After the war Zieg began growing, showing and judging chrysanthemums. It started when her husband, who grew dahlias at the time, encouraged her to take a class in flower arranging. She did and afterward went to a show where she saw some beautiful mums. That started a 40-year hobby, which ended when the couple retired to Sun City Center in 1983, after raising four children. Zieg still lives in the home they purchased.
The pair shared many interests. When they were younger they fished, made stained glass, traveled to national chrysanthemum shows and gardened. After moving to Sun City Center, they joined the gardening club and had just started dance lessons when he died in 1988.
“After he died I wanted to travel, and if I had waited for someone to go with me, I’d never have gone,” Zieg said. “So I signed up with Elder Hostel, stayed at universities, took classes and traveled all over the world. Eventually I even found a friend to go on cruises with me.”

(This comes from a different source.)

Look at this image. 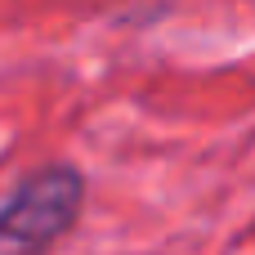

“Marne’s a real inspiration, an incredible person,” said Virginia Laudano, longtime Sun City Center Arts Club member. “She has so much energy and is always upbeat, laughing and smiling. She’s truly fun to be around.”
That’s a matter of choice for Zieg.
“Life is as good as you make it. Whether it’s happy or dreary is up to you,” she said, adding she’s now going through one of the best times of her life. “I’m responsible for no one but me, I have plenty of friends and I do what I want. What could be better than that?”